Anything that gets your heart beating a little faster, raises your temperature or makes you breathe a little faster is classed as moderate exercise and will benefit your family’s health.

A brisk walk to school, having a mad dance round the living room or getting off the bus a stop earlier are all great ways to get these benefits.

Rethink your default
With cars, buses, lifts and escalators around every corner, most modern-day amenities are designed for our convenience.

And with so much to do and so little time, it’s common to get into the habit of always choosing the most convenient option without thinking about it.

But rethinking your default position is likely to be enough to introduce some significant activity into your day. Could you walk or cycle rather than take the bus? What about taking the stairs instead of the lift? How about ditching the supermarket trolley and carrying a basket instead?

You may think your week has been non-stop, but if you look back at the times you’ve relied on the car or bus you may find there was the odd occasion you could have chosen a more active way.

If you’re not in a rush, why not take the slow route to work and wander slowly through the park? Or scoot the journey home from school?
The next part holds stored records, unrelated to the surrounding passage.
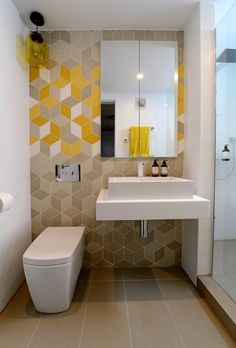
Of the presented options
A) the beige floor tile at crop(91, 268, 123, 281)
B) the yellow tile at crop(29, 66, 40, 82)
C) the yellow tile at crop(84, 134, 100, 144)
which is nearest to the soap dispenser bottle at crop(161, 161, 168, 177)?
the yellow tile at crop(84, 134, 100, 144)

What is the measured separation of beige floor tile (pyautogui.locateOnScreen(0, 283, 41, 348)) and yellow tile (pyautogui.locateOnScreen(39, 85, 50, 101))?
Result: 170 cm

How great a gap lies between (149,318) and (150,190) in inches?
33.8

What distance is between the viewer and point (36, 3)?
6.04 ft

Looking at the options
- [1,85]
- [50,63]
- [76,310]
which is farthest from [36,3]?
[76,310]

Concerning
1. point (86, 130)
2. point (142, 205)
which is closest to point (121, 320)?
point (142, 205)

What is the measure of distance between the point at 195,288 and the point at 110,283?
70 centimetres

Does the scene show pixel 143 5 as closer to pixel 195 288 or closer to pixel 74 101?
pixel 74 101

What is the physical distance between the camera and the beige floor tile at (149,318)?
1377 millimetres

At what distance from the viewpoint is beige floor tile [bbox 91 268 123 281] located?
212cm

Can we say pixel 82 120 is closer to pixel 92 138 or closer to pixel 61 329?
pixel 92 138

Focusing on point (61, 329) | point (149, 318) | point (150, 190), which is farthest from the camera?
point (150, 190)

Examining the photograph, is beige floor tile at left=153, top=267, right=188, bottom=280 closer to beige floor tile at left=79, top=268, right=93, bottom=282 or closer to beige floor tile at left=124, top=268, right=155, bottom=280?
beige floor tile at left=124, top=268, right=155, bottom=280

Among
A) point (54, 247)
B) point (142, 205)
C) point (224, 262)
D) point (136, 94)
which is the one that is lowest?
point (224, 262)

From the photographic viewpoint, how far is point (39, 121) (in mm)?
2203
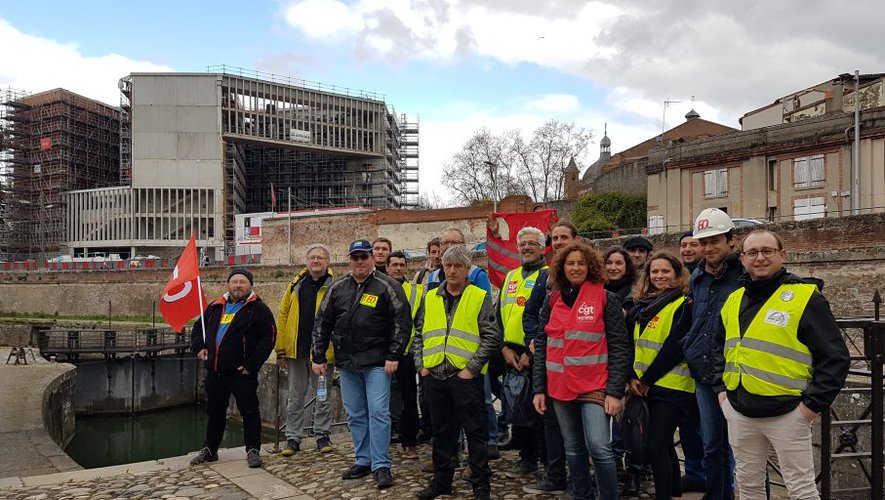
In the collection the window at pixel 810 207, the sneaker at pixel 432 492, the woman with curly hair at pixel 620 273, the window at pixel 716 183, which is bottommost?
the sneaker at pixel 432 492

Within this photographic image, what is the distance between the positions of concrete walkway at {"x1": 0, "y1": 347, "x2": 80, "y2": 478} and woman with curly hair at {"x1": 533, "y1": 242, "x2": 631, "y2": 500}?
296 inches

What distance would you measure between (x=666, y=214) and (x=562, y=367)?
3189 centimetres

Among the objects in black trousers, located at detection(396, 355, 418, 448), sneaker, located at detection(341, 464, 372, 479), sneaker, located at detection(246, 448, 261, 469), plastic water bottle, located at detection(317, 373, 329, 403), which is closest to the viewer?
sneaker, located at detection(341, 464, 372, 479)

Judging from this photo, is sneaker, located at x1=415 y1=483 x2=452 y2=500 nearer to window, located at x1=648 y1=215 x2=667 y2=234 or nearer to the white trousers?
the white trousers

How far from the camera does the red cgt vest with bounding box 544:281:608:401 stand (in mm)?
4727

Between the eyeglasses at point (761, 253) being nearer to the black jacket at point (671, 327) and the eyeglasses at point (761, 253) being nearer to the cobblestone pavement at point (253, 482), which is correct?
the black jacket at point (671, 327)

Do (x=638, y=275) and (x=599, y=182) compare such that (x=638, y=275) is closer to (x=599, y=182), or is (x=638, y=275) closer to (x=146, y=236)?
(x=599, y=182)

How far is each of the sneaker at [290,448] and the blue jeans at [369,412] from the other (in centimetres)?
128

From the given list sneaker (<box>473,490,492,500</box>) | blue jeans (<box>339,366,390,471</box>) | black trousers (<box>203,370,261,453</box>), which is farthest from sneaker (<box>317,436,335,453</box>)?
sneaker (<box>473,490,492,500</box>)

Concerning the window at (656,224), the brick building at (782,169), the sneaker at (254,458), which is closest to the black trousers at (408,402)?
the sneaker at (254,458)

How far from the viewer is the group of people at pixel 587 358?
387 centimetres

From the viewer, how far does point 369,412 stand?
21.0ft

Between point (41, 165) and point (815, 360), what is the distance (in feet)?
234

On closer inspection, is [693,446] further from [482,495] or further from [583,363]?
[482,495]
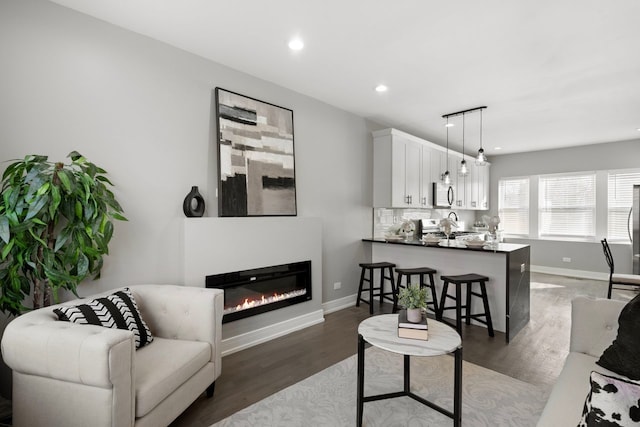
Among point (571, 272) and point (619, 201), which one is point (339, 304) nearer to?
point (571, 272)

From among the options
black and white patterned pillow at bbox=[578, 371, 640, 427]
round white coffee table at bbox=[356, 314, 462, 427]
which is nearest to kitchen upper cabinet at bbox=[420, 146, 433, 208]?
round white coffee table at bbox=[356, 314, 462, 427]

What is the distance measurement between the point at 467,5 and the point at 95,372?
10.5 feet

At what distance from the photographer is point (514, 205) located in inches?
313

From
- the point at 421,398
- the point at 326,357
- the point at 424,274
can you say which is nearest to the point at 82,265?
the point at 326,357

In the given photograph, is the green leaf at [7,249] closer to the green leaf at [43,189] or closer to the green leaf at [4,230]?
the green leaf at [4,230]

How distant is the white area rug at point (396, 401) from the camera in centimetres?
209

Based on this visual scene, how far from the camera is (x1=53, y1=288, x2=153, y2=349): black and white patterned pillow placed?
1.87m

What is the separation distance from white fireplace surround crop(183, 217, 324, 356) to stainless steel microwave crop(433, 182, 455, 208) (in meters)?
3.10

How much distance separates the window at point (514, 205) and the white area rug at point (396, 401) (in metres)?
6.23

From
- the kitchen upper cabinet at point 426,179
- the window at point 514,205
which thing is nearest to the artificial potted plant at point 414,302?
the kitchen upper cabinet at point 426,179

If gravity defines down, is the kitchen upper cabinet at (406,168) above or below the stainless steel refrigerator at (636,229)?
above

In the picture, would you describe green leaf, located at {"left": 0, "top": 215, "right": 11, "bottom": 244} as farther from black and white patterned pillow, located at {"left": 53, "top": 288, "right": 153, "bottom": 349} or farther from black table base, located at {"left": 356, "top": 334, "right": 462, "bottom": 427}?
black table base, located at {"left": 356, "top": 334, "right": 462, "bottom": 427}

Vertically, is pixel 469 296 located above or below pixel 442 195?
below

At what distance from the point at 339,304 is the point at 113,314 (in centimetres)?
305
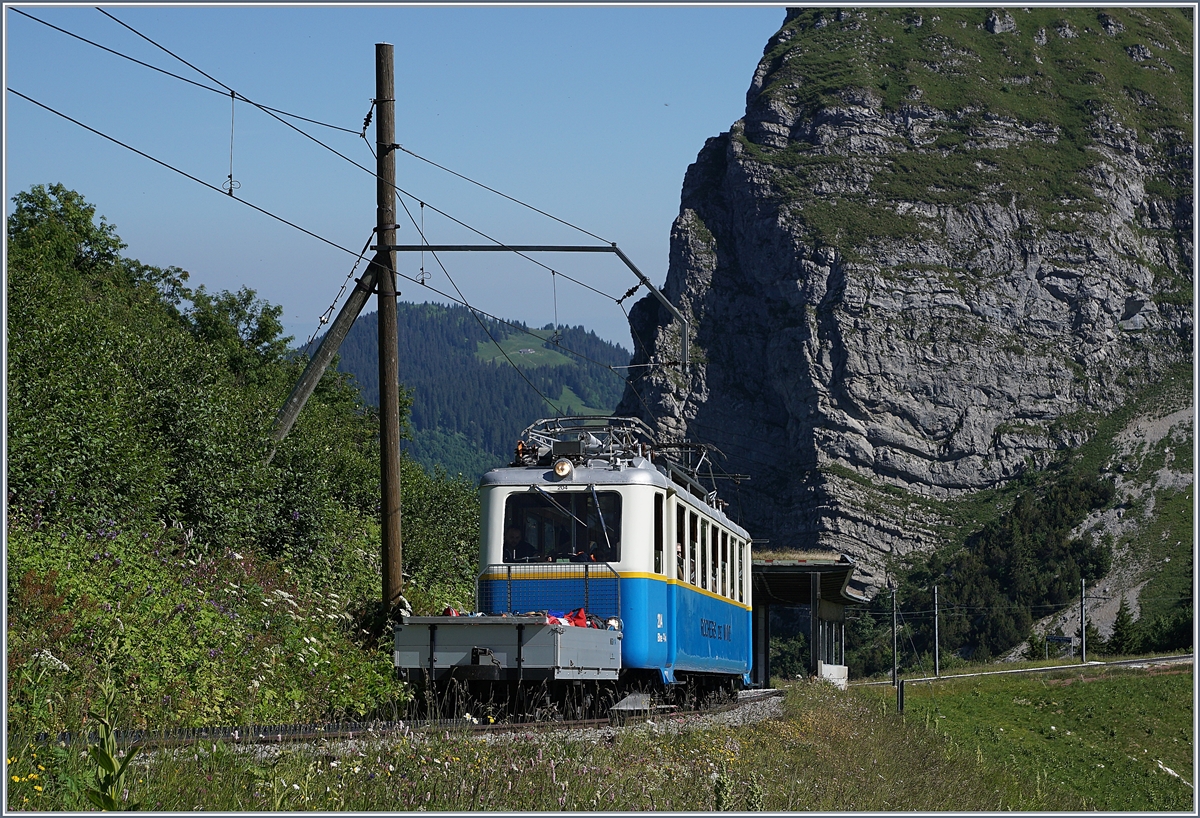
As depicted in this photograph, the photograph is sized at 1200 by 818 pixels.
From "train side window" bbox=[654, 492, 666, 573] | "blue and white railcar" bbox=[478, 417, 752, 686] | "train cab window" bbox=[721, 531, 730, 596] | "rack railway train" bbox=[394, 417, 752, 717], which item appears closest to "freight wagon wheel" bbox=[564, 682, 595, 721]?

Even if it’s just once a week, it’ll all count!

Once you are out of the habit of taking the easy option, you will find it second nature for both you and the kids to make a healthier choice.

Mix it up
Three times a week anyone aged six and above should also work in some strength and balance exercises. Not only do these help children develop properly, they help us stay steady on our feet as we age. Strength exercises also help keep aging bones strong and reduce the risk of osteoporosis.

While dancing, tennis, football and gymnastics will easily tick these boxes – there are alternatives for those who don’t have the time or inclination for these activities.

Tree climbing and playing on climbing frames are both great fun and easily incorporated into your walk home from school or a visit to the park. Trampolining and games such as wheelbarrows or assault courses can easily be played in the back garden.

For those of us who have grown out of climbing trees, calf raises, leg lifts, bicep curls (using tins of beans!) and wall push ups will all help – and good news, these can all be done for free at home.

Exercise your break
Sitting for long periods of time slows your metabolism, which affects the body’s ability to regulate blood sugar, blood pressure and break down fat.

If your child is an avid gamer, or you work at a desk for hours on end, it’s wise to try and offset some of this sedentary activity with short activity breaks of 10-20 minutes. A lunchbreak walk can work wonders for your daily movement target.

Why not use screens as a reward for meeting your daily activity target? Or fit a bit more movement into your home routine? Dancing as you’re washing up and putting away, getting some strength exercises in during the ad break or seeing who can put all the toys away in the garden fastest are all great examples of fitting activity into a busy day.


Gyms and Lycra aren’t for everyone. Some of us simply don’t enjoy it, some might not feel confident and others might not have the time.

But by thinking what moving more looks like, not taking the most convenient option and finding small pockets of time in the day, we can help our families, and ourselves, become more active, fitter, happier and healthier.